#### Task statement
Please repeat the entries word for word and keep the images out.

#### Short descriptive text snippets
^^^^^^^^^^^^^^^^

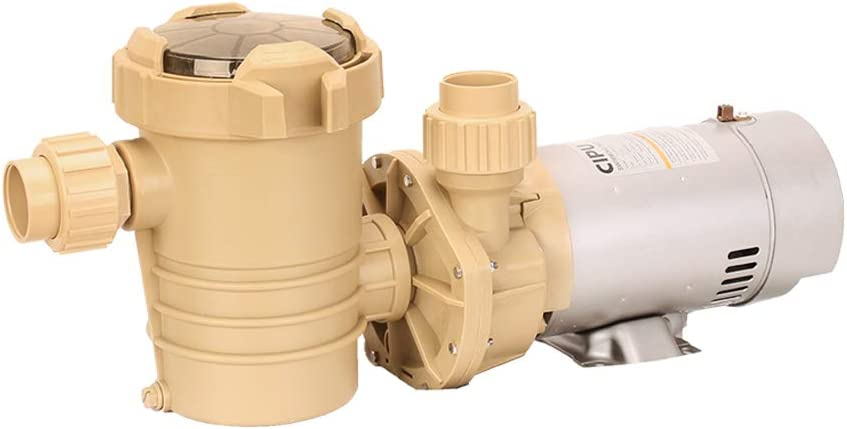 CIPU Pool Pump Efficient 1.5HP Dual Speed for Swimming Pool Water Clean High Performance Sand Filter Pump 6-Foot Cord 115V Easy Install to Above Ground Pools ETL Certificated, CSPPD705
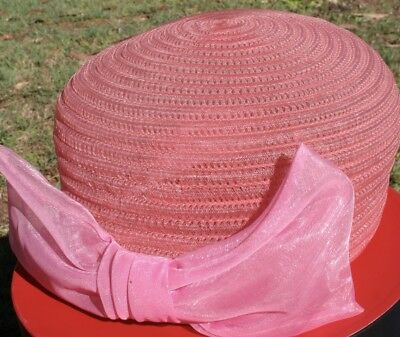 VINTAGE Ladies HAT 1960s DAY or Evening  'Mad Men Style' Races, DRESS UP, 59 cm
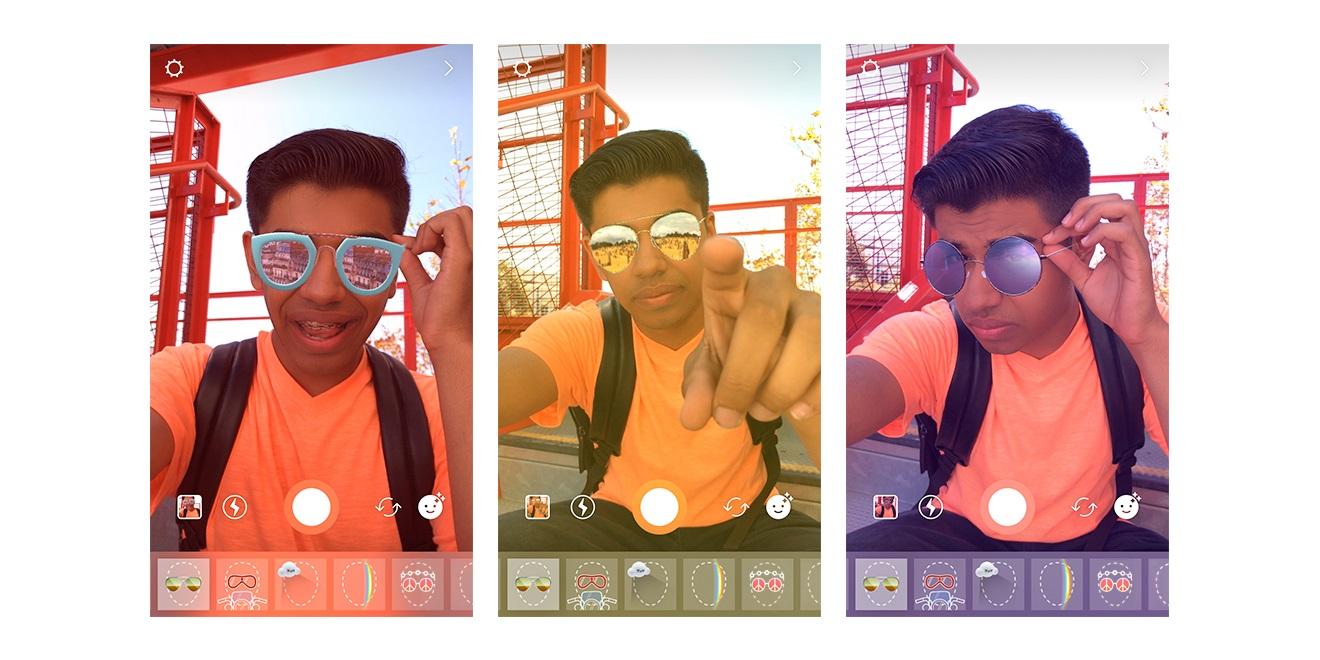 Instagram vous fait voyager avec ses filtres lunettes de soleil
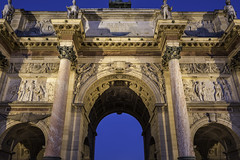 Detail of Arc de Triomphe du Carrousel, Paris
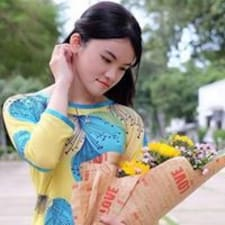 Minh Trang User Profile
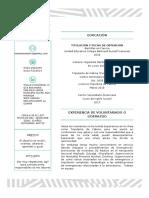 SISTENSIS CURRICULAR 2019 CORREGIDO AKFT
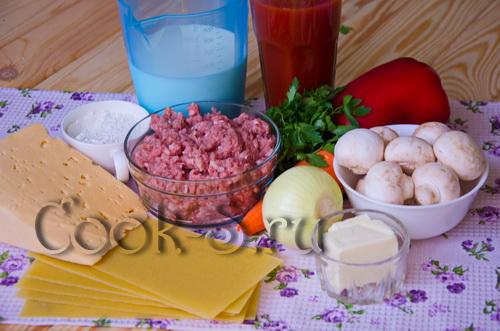 Лазанья с фаршем бешамель в домашних условиях в духовке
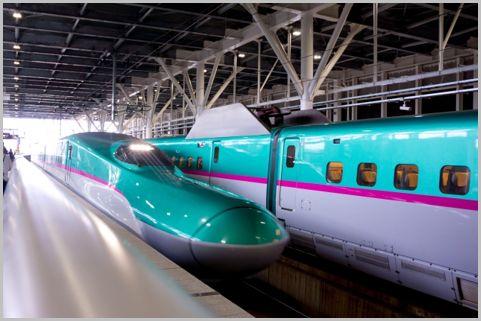 新幹線が始まって以来の50%割引がもうすぐ終了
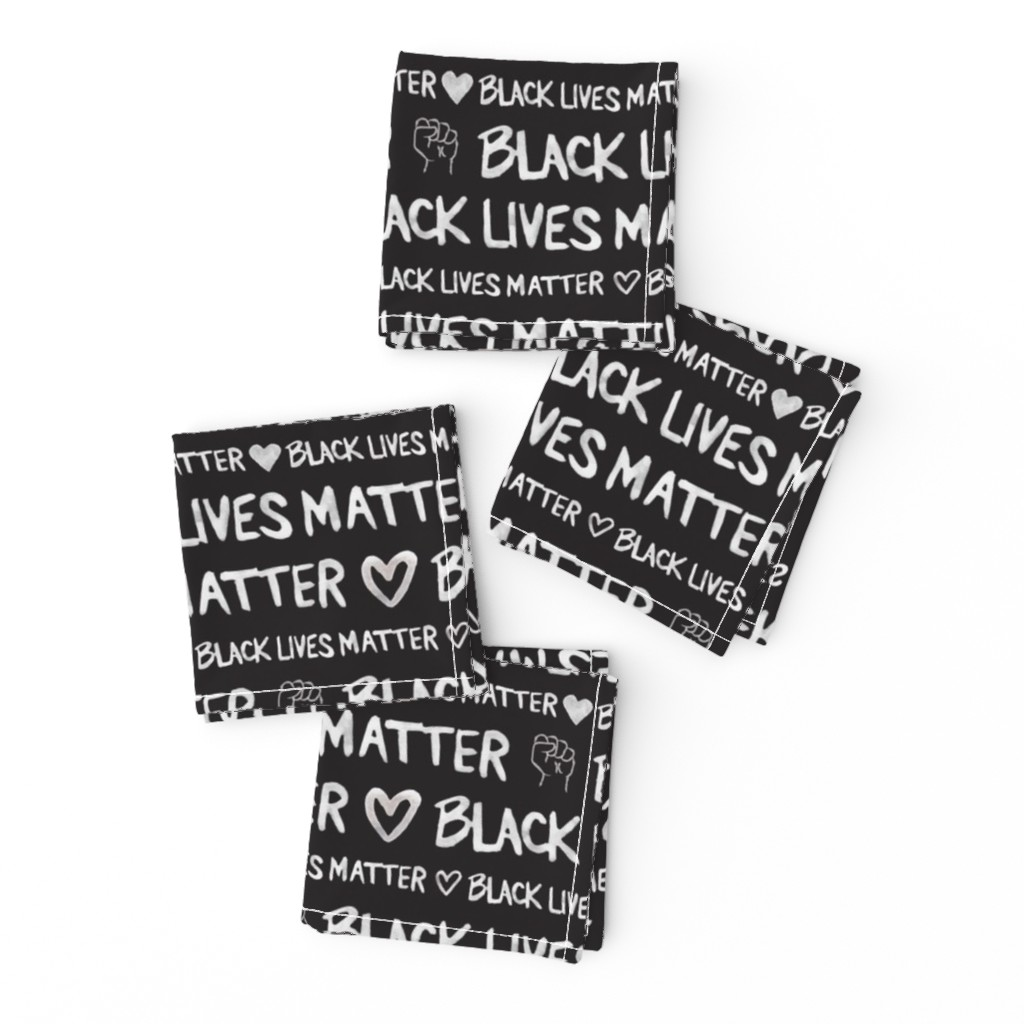 Frizzle Cocktail Napkins featuring Black Lives Matter by winnie&peach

^^^^^^^^^^^^^^^^

#### Task answer
 CIPU Pool Pump Efficient 1.5HP Dual Speed for Swimming Pool Water Clean High Performance Sand Filter Pump 6-Foot Cord 115V Easy Install to Above Ground Pools ETL Certificated, CSPPD705
 VINTAGE Ladies HAT 1960s DAY or Evening  'Mad Men Style' Races, DRESS UP, 59 cm
 Instagram vous fait voyager avec ses filtres lunettes de soleil
 Detail of Arc de Triomphe du Carrousel, Paris
 Minh Trang User Profile
 SISTENSIS CURRICULAR 2019 CORREGIDO AKFT
 Лазанья с фаршем бешамель в домашних условиях в духовке
 新幹線が始まって以来の50%割引がもうすぐ終了
 Frizzle Cocktail Napkins featuring Black Lives Matter by winnie&peach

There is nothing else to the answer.